Deux semaines que les habitués sont au courant, qu'on évite le sujet, qu'on se fait toutes sortes de déclarations. On a même pensé à racheter l'endroit nous-mêmes, mais une fois sobres, cette idée n'avait pas tenu la route. Certains voulaient récupérer des éléments de la déco : le vieux Juke box, la machine à pop-corn des années 50, le tableau du film « Une femme sur Manhattan », les vieux tabourets ... mais Thierry avait signé pour laisser l'endroit en l'état, et tout devait rester tel qu'au moment de la signature.

En fin d'après-midi, je reçois un message d'André : « Chaton, j'espère que tu vas passer ce soir, j'ai prévu une surprise pour notre dernière vraie soirée tous les deux, demain, il y aura trop de monde ».

La soirée de clôture est effectivement prévue le lendemain, mais la demande d'André me flatte et m'intrigue. Bien que mon orgueil m'ait poussé à refuser ses avances à la maison l'autre soir, une partie de moi ose espérer qu'il « m'honorerait » en cette dernière soirée, scellant par cette date irrévocable l'assurance d'un dérapage unique. Une autre partie de moi s'attend à ce que rien ne se passe, formatée à nos flirts stériles depuis des mois déjà.

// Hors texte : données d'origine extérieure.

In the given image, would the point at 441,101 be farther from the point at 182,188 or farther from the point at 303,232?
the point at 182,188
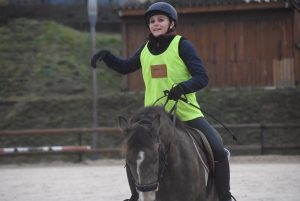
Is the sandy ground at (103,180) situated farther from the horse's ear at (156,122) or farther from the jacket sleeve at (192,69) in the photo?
the horse's ear at (156,122)

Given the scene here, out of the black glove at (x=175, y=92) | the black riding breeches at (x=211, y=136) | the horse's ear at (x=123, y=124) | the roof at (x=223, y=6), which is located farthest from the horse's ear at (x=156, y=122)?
the roof at (x=223, y=6)

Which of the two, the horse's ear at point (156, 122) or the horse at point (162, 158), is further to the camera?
the horse's ear at point (156, 122)

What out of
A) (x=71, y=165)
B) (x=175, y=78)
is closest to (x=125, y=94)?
(x=71, y=165)

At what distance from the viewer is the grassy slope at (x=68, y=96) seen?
775 inches

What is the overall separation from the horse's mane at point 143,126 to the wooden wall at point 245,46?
16736 mm

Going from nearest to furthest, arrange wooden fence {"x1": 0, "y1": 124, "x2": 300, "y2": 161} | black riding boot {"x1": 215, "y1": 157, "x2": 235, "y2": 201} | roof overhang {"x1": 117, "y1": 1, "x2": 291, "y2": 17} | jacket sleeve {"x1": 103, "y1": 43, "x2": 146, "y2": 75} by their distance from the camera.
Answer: black riding boot {"x1": 215, "y1": 157, "x2": 235, "y2": 201} < jacket sleeve {"x1": 103, "y1": 43, "x2": 146, "y2": 75} < wooden fence {"x1": 0, "y1": 124, "x2": 300, "y2": 161} < roof overhang {"x1": 117, "y1": 1, "x2": 291, "y2": 17}

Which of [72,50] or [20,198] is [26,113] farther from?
[20,198]

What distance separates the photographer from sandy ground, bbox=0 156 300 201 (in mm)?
10453

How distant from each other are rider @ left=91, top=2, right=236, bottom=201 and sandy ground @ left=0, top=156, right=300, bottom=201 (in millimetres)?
4093

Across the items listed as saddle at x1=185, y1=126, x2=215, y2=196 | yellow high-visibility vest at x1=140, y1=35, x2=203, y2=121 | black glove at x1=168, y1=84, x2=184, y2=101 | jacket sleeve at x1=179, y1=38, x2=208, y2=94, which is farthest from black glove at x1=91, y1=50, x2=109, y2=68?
saddle at x1=185, y1=126, x2=215, y2=196

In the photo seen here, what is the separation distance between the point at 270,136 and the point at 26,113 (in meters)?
8.85

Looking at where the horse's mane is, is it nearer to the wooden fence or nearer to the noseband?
the noseband

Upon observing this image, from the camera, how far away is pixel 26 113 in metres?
22.0

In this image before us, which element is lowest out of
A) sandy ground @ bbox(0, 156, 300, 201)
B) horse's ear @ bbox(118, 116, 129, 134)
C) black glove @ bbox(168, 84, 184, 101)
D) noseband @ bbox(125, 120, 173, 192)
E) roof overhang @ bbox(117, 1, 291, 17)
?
sandy ground @ bbox(0, 156, 300, 201)
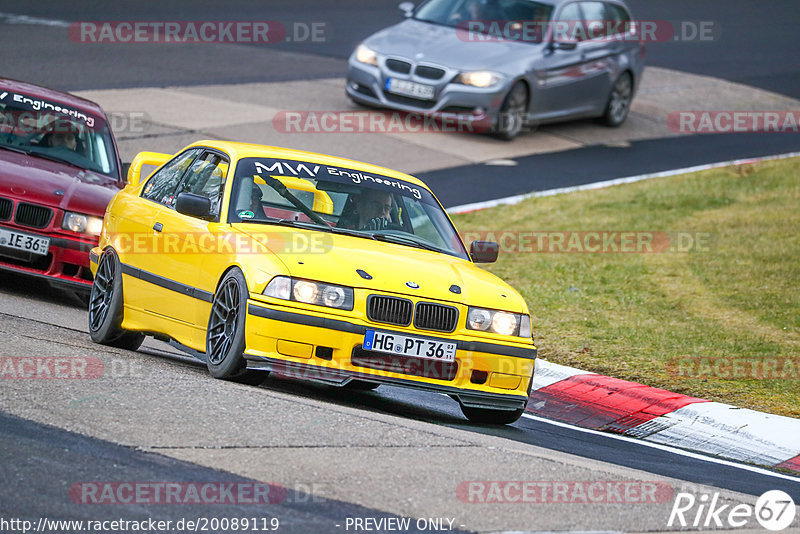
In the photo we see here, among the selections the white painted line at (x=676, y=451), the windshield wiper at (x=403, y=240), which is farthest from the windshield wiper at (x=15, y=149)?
the white painted line at (x=676, y=451)

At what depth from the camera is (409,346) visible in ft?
25.2

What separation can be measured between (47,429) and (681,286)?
7.96 metres

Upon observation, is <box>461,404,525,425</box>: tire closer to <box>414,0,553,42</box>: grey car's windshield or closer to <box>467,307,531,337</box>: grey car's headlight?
<box>467,307,531,337</box>: grey car's headlight

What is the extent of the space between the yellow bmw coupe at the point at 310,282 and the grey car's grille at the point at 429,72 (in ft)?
32.2

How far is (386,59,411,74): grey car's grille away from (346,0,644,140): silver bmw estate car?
0.01m

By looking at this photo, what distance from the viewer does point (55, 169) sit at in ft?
37.3

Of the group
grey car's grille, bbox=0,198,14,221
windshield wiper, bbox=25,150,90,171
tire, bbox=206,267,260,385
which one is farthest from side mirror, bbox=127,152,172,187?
tire, bbox=206,267,260,385

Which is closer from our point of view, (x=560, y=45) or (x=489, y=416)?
(x=489, y=416)

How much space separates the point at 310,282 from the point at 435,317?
0.74m

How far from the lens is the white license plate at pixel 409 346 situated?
300 inches

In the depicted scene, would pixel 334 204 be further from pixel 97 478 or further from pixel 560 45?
pixel 560 45

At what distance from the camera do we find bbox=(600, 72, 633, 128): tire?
22109 mm

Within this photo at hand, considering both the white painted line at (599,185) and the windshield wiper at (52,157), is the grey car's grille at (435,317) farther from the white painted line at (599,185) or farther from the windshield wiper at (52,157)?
the white painted line at (599,185)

Dans le doute, j'enfile une jupe.

La dernière soirée passée « rien que tous les deux » s'étant finie dans mon salon, à deux doigts de la faute, j'avais toutes les raisons de croire qu'il voulait en venir à ses fins. Mais quelles étaient-elles ? Rester fidèle ou assouvir une bonne fois pour toutes son désir pour moi et profiter de la fermeture du Comptoir pour ne plus jamais me revoir ? Nous n'avons pas eu l'occasion de reparler de cette soirée, de ce moment où il s'était découvert prêt à franchir la limite, peut-être ne s'en souvient-il pas ? Nous avions beaucoup bu, il est vrai. Suffisamment pour désinhiber les pulsions qu'il garde d'habitude sous ce contrôle si frustrant pour moi.

J'arrive au Comptoir vers 23h, juste avant la fermeture, afin de ne pas être trop éméchée. Je m'installe dans le canapé du fond en attendant qu'il congédie les derniers clients et ferme les stores et la porte à clé, nous garantissant ainsi une soirée vraiment privée. Il me rejoint dans l'arrière-salle avec un large sourire et la fameuse surprise : une bouteille de Diplomatico Reserva, un rhum vénézuélien qu'il sait que j'apprécie particulièrement.

Alors qu'il prend son temps pour nous servir deux verres du nectar ambré, je profite de cette dernière vision de nous deux, en tête à tête, pour figer à jamais ce souvenir délicieux.

L'insinuation que je vois dans la nature même de cette surprise me met en confiance pour aborder le sujet de son ardeur de l'autre soir. Sonder sa mémoire habilement et l'amener à ressentir cette excitation à nouveau, en vue d'arriver à mes fins, dans le contexte que j'ai choisi et qui a alimenté mon imaginaire érotique durant tout ce temps.